*** Opening of Reading passage ***

203. At another time I remembered, I was again much under this question, WHETHER THE BLOOD OF CHRIST WAS SUFFICIENT TO SAVE MY SOUL? in which doubt I continued from morning, till about seven or eight at night: and at last, when I was, as it were, quite worn out with fear, lest it should not lay hold on me, these words did sound suddenly within my heart: HE IS ABLE. But methought, this word ABLE, was spoke loud unto me; it showed a GREAT WORD, it seemed to be writ in GREAT LETTERS, and gave such a jostle to my fear and doubt (I mean for the time it tarried with me, which was about a day) as I never had from that, all my life, either before or after. Heb. vii. 25.

*** Close of Reading passage ***
*** Opening of Dataset excerpts ***

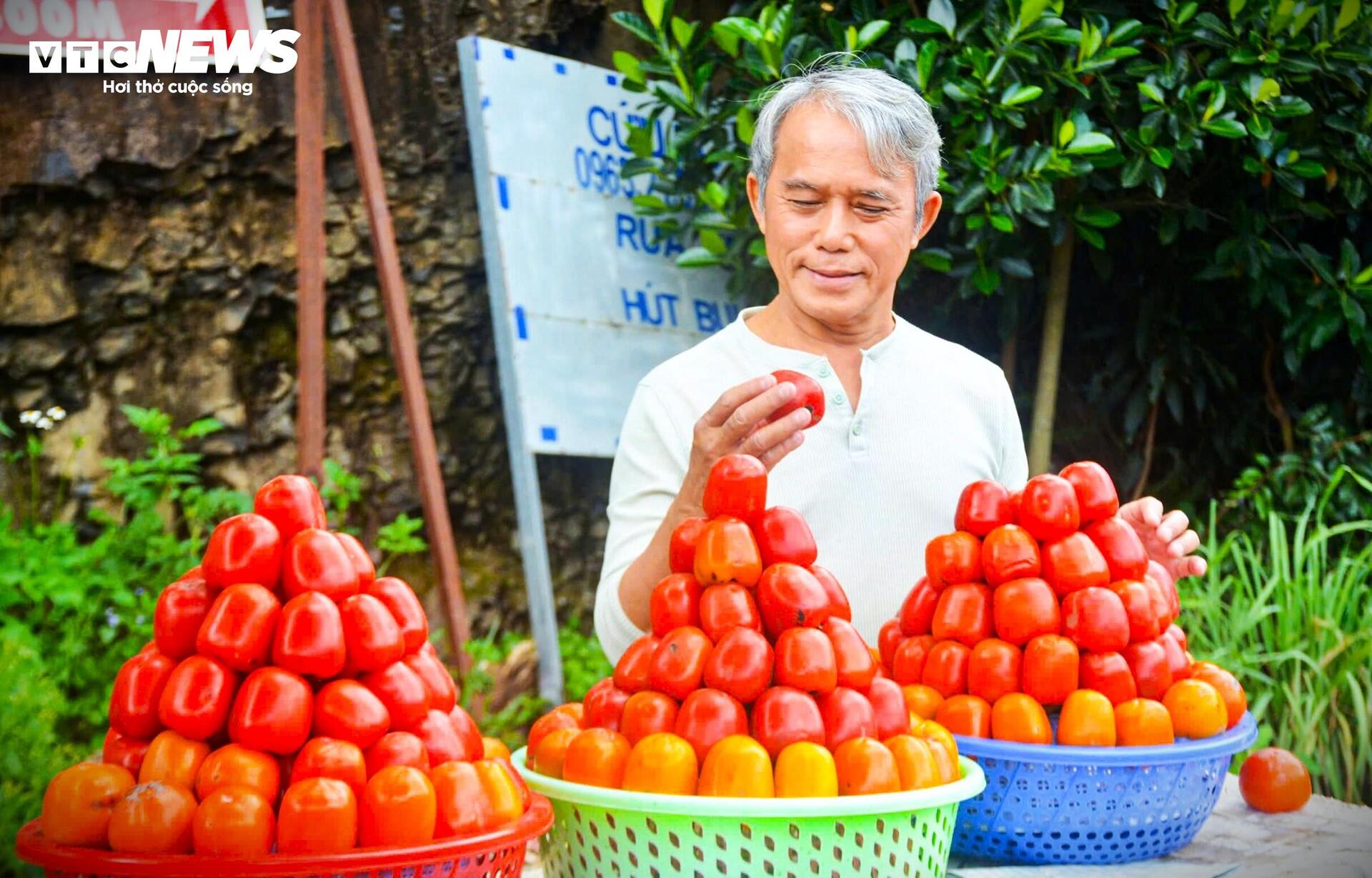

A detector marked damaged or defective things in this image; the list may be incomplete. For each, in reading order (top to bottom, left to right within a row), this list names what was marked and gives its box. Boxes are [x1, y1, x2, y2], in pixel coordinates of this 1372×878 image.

*** Close of Dataset excerpts ***
*** Opening of Dataset excerpts ***

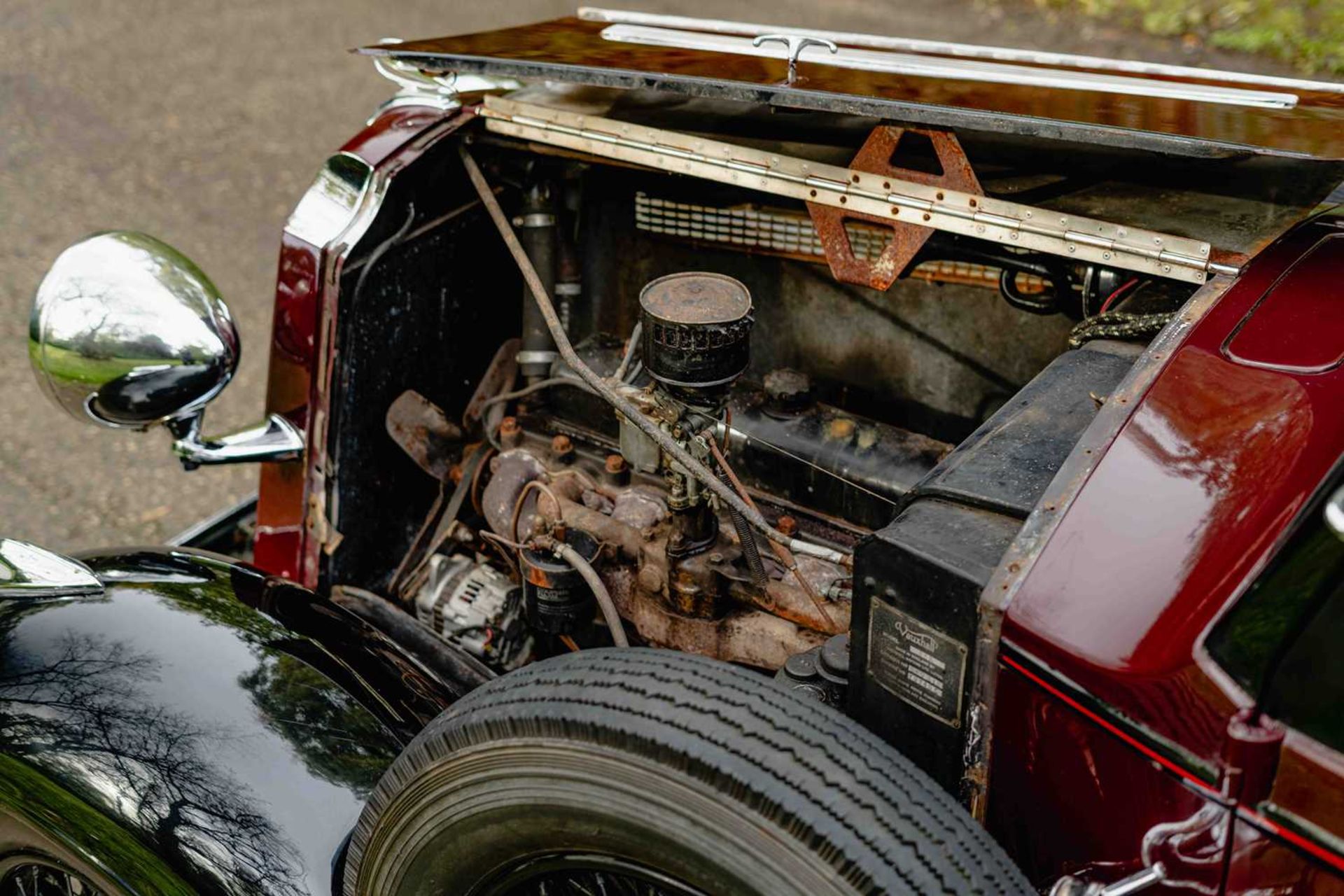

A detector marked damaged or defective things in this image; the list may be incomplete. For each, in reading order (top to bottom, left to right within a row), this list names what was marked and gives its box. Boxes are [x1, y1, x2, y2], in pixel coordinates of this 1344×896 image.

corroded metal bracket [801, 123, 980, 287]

*** Close of Dataset excerpts ***

-- Task list --
- a) In the passage numbered 203, how long did the doubt about whether the blood of Christ could save the soul last?
- b) From the passage numbered 203, give back the part that opens with the words containing "203. At another" and closes with "Heb. vii. 25.".

-- Answers to the problems --
- a) From morning until about seven or eight at night.

- b)
203. At another time I remembered, I was again much under this question, WHETHER THE BLOOD OF CHRIST WAS SUFFICIENT TO SAVE MY SOUL? in which doubt I continued from morning, till about seven or eight at night: and at last, when I was, as it were, quite worn out with fear, lest it should not lay hold on me, these words did sound suddenly within my heart: HE IS ABLE. But methought, this word ABLE, was spoke loud unto me; it showed a GREAT WORD, it seemed to be writ in GREAT LETTERS, and gave such a jostle to my fear and doubt (I mean for the time it tarried with me, which was about a day) as I never had from that, all my life, either before or after. Heb. vii. 25.